Web page caption snippets:
>>>
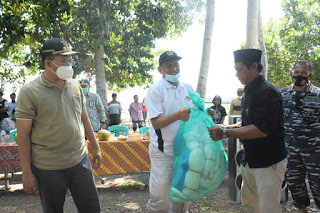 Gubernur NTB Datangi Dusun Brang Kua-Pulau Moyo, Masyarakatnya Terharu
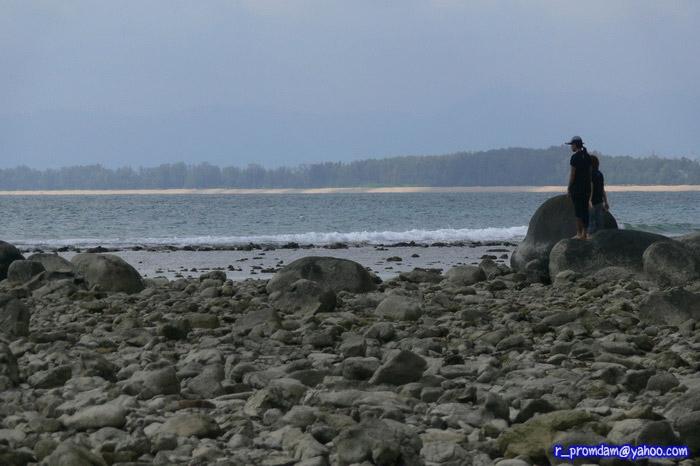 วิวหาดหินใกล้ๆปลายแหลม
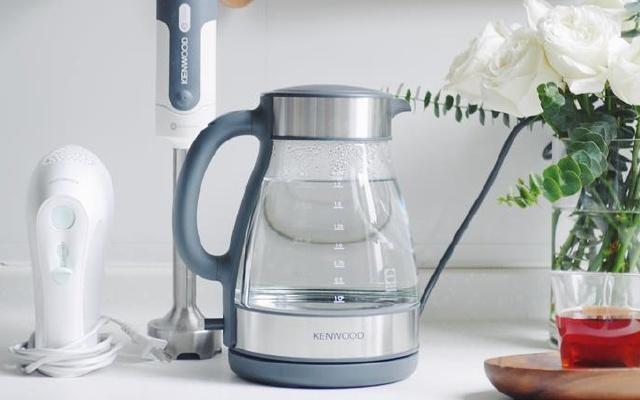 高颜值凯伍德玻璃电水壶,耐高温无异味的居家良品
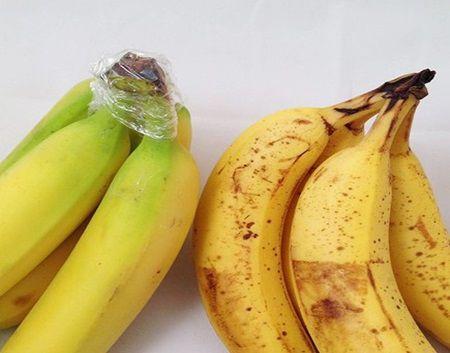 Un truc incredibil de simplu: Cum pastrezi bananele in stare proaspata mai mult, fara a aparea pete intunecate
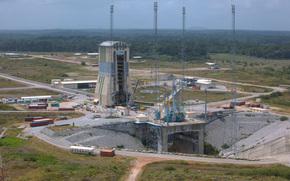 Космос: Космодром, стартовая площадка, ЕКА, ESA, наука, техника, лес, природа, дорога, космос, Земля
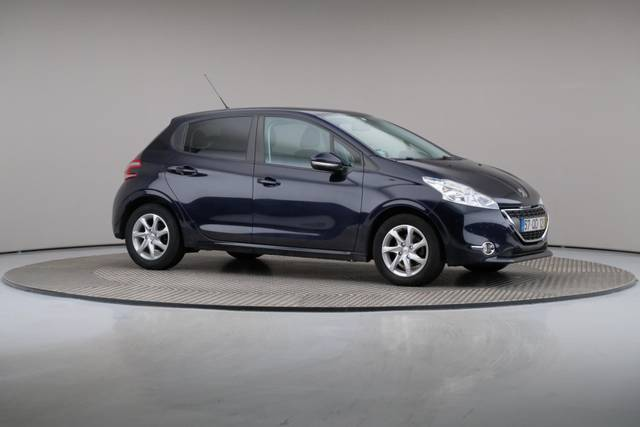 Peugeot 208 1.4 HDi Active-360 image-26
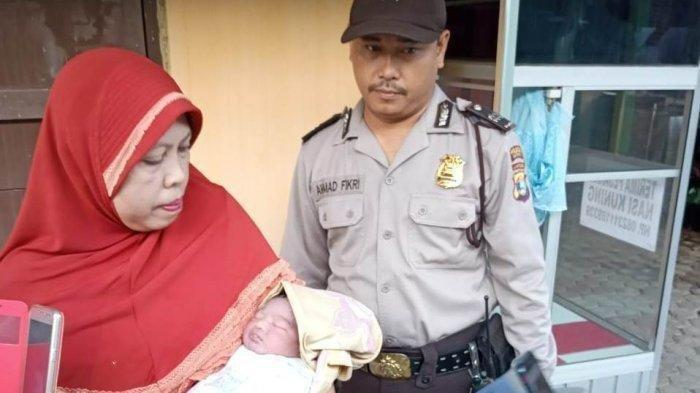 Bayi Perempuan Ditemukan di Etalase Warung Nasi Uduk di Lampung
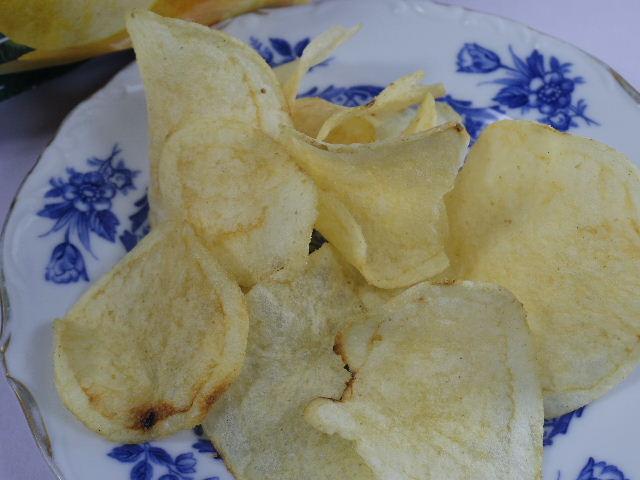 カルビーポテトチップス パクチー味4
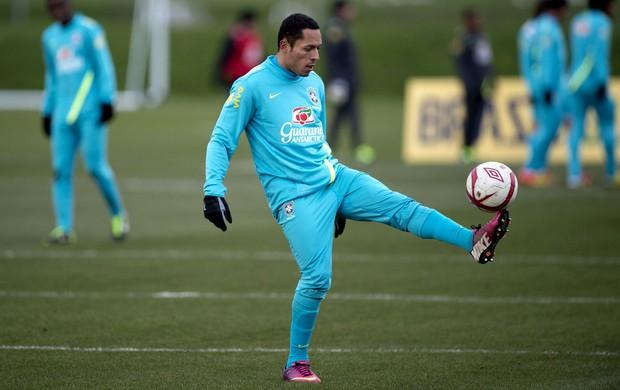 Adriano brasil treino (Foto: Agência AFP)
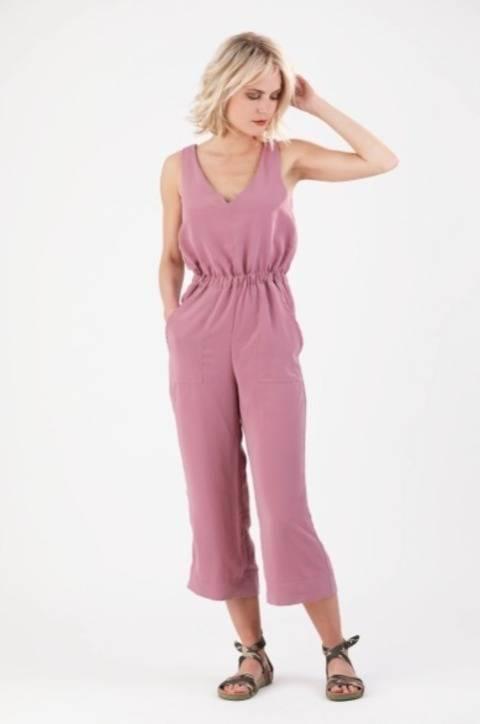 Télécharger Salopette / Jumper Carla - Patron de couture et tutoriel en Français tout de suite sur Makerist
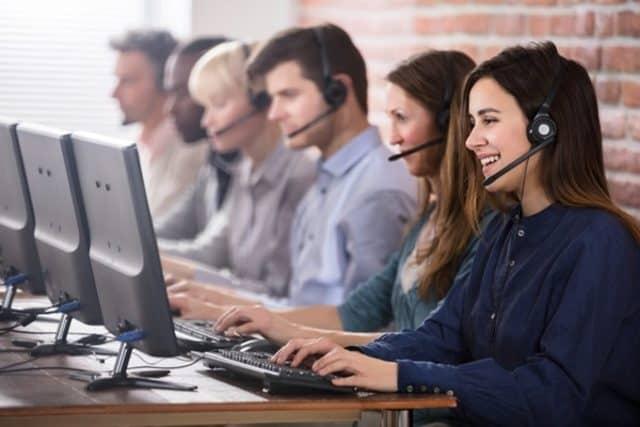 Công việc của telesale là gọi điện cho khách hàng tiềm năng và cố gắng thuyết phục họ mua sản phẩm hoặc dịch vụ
<<<
§ **EXERCISE DETAILS**: Quote, word for word and nothing more, every line from the line with "Adriano brasil treino (Foto: Agência AFP)" to the end of the entries, including both ends; skip any pictures.

§ **THE ANSWER**:
 Adriano brasil treino (Foto: Agência AFP)
 Télécharger Salopette / Jumper Carla - Patron de couture et tutoriel en Français tout de suite sur Makerist
 Công việc của telesale là gọi điện cho khách hàng tiềm năng và cố gắng thuyết phục họ mua sản phẩm hoặc dịch vụ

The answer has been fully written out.